**DATA ROWS**:
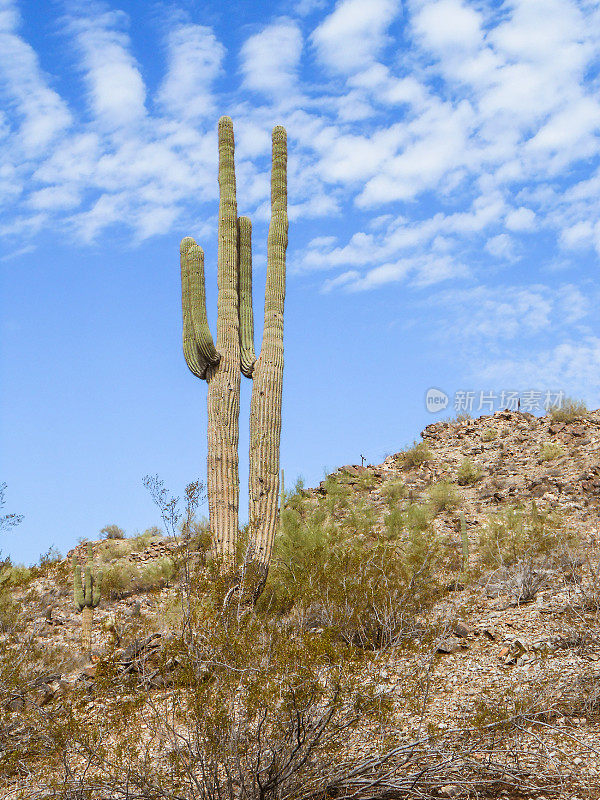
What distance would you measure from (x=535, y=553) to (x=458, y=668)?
415cm

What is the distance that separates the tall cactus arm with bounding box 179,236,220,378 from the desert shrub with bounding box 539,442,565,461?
559 inches

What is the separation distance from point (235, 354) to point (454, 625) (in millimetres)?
5116

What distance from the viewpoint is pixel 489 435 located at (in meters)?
26.1

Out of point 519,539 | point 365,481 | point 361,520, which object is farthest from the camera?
point 365,481

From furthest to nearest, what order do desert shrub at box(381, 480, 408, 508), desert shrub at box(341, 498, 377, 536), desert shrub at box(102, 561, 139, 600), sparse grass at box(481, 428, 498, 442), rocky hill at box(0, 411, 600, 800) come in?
sparse grass at box(481, 428, 498, 442) → desert shrub at box(381, 480, 408, 508) → desert shrub at box(102, 561, 139, 600) → desert shrub at box(341, 498, 377, 536) → rocky hill at box(0, 411, 600, 800)

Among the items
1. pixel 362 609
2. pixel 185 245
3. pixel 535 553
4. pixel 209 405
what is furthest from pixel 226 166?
pixel 535 553

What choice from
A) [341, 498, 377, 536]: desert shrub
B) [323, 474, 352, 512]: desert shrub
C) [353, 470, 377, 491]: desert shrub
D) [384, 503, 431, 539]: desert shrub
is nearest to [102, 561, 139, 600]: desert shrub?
[341, 498, 377, 536]: desert shrub

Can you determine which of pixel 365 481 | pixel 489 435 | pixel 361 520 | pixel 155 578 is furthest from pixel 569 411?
pixel 155 578

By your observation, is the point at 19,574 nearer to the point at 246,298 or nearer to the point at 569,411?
the point at 246,298

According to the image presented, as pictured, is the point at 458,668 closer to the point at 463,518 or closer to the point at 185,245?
the point at 185,245

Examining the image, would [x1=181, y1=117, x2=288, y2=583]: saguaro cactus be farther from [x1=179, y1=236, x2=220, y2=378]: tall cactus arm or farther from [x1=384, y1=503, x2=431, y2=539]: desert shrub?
[x1=384, y1=503, x2=431, y2=539]: desert shrub

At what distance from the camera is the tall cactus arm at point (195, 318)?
37.9 ft

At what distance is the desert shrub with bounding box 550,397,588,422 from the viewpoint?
2562cm

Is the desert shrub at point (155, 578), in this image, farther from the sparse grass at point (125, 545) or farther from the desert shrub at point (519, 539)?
the desert shrub at point (519, 539)
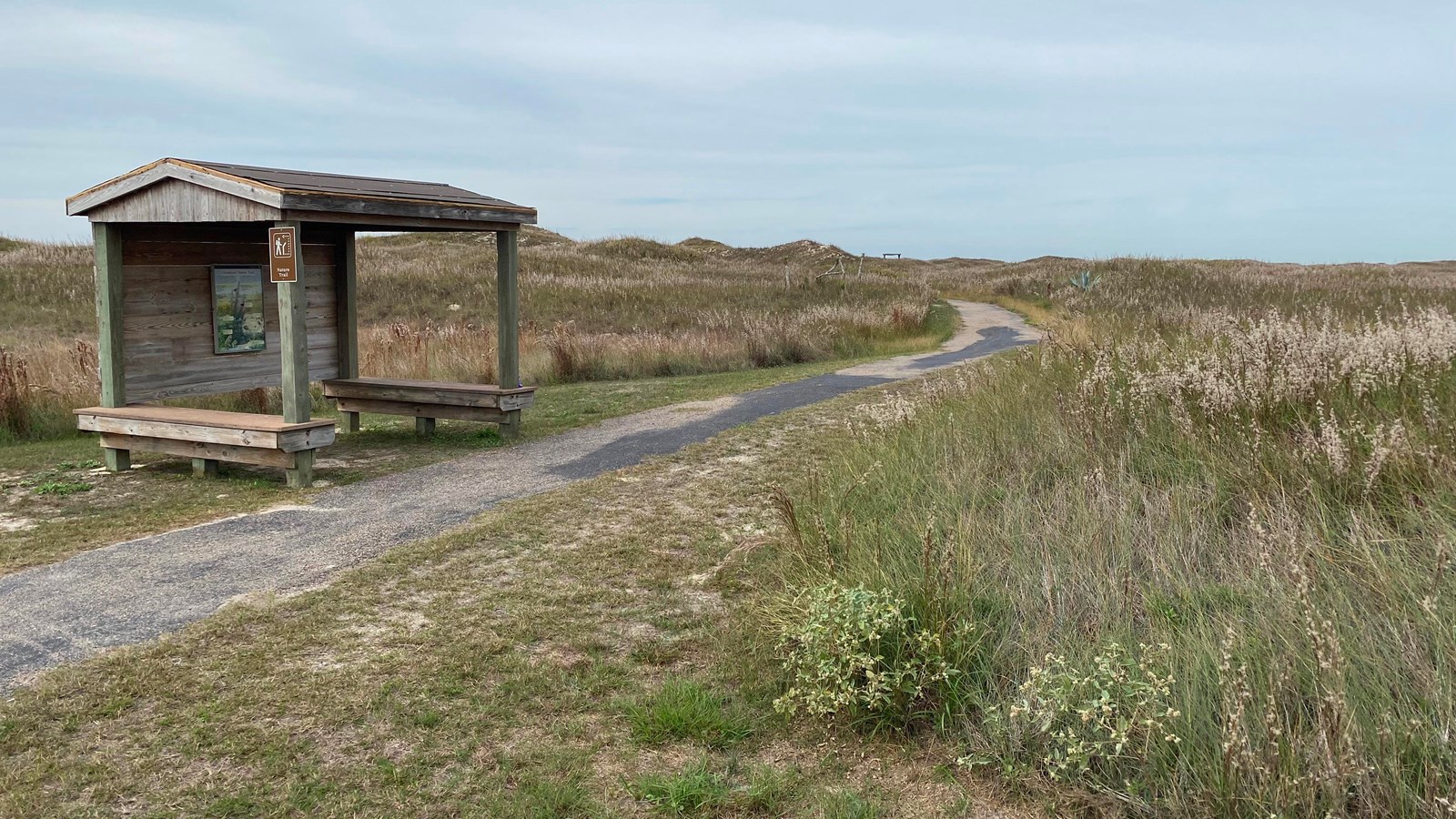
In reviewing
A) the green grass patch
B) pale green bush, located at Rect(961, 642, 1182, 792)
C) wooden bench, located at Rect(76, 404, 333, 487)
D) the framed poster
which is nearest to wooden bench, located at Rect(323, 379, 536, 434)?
the framed poster

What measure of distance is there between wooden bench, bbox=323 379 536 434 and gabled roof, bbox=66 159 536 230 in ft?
5.46

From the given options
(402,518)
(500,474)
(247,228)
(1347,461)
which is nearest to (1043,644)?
(1347,461)

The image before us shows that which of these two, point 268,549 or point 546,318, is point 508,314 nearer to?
point 268,549

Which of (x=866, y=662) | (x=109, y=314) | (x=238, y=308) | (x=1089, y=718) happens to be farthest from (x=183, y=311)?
(x=1089, y=718)

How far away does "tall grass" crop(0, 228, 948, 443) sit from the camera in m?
12.9

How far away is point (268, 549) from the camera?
640cm

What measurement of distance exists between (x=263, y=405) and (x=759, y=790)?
422 inches

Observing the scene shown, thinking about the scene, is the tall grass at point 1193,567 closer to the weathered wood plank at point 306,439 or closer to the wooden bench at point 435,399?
the weathered wood plank at point 306,439

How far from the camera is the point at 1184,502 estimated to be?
500 cm

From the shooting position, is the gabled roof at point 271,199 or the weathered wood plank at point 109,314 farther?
the weathered wood plank at point 109,314

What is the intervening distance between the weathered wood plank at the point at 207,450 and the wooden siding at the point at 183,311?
2.72ft

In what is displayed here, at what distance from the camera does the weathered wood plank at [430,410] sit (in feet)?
35.0

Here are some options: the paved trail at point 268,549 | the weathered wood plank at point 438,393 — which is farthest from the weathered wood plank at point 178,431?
the weathered wood plank at point 438,393

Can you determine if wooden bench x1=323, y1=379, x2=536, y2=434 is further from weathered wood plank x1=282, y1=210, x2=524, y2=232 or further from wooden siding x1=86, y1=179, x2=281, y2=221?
wooden siding x1=86, y1=179, x2=281, y2=221
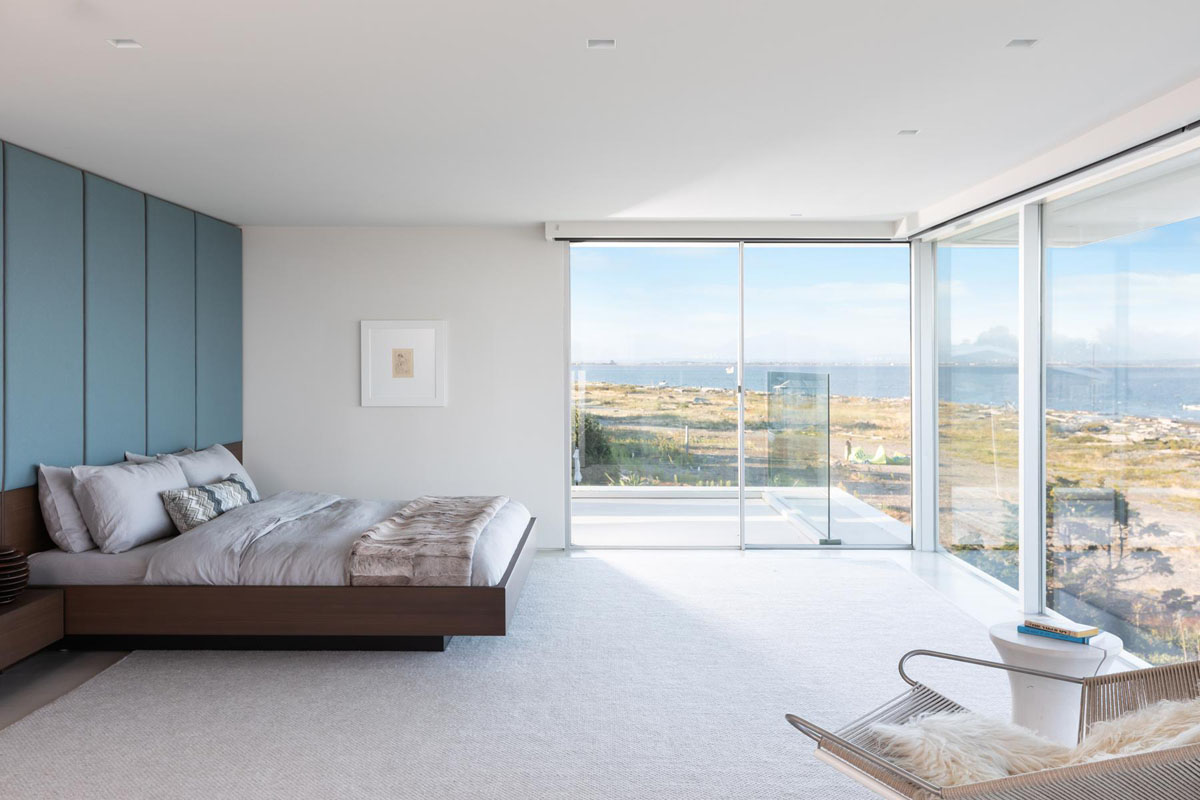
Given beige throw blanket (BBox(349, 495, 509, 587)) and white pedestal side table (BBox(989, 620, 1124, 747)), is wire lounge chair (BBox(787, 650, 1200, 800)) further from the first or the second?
beige throw blanket (BBox(349, 495, 509, 587))

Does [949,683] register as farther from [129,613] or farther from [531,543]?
[129,613]

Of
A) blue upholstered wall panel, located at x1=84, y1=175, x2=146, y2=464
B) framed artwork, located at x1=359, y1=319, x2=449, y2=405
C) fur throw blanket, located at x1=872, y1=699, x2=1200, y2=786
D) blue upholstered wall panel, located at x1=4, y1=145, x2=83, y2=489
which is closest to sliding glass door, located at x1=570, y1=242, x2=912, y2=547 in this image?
framed artwork, located at x1=359, y1=319, x2=449, y2=405

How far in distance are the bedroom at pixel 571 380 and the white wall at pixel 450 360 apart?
3 cm

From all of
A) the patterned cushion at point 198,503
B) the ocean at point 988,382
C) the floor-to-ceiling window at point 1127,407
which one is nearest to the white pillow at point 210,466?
the patterned cushion at point 198,503

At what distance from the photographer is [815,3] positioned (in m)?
2.39

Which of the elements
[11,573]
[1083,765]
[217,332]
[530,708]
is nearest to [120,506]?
[11,573]

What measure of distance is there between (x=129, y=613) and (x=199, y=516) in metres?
0.66

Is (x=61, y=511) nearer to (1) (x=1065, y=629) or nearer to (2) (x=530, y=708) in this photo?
(2) (x=530, y=708)

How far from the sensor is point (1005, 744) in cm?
195

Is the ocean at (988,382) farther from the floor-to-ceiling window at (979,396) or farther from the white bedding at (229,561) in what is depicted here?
the white bedding at (229,561)

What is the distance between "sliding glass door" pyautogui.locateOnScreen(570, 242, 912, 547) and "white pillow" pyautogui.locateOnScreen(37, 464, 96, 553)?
11.0 ft

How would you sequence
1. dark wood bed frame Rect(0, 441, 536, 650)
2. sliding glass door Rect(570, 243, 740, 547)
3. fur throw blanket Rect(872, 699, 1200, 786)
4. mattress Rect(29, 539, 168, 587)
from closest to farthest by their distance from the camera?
fur throw blanket Rect(872, 699, 1200, 786)
dark wood bed frame Rect(0, 441, 536, 650)
mattress Rect(29, 539, 168, 587)
sliding glass door Rect(570, 243, 740, 547)

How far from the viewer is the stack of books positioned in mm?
2719

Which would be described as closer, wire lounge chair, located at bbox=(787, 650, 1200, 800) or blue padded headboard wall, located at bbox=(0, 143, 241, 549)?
wire lounge chair, located at bbox=(787, 650, 1200, 800)
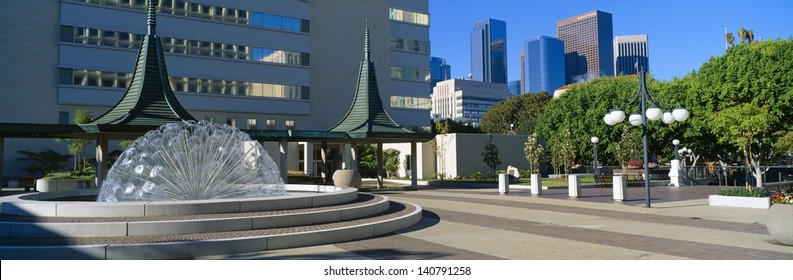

**SHORT PROBLEM**: Tally the lines in the records above that contain the word "ocean", and reply with the number alone.

**WRITTEN SOLUTION**: 2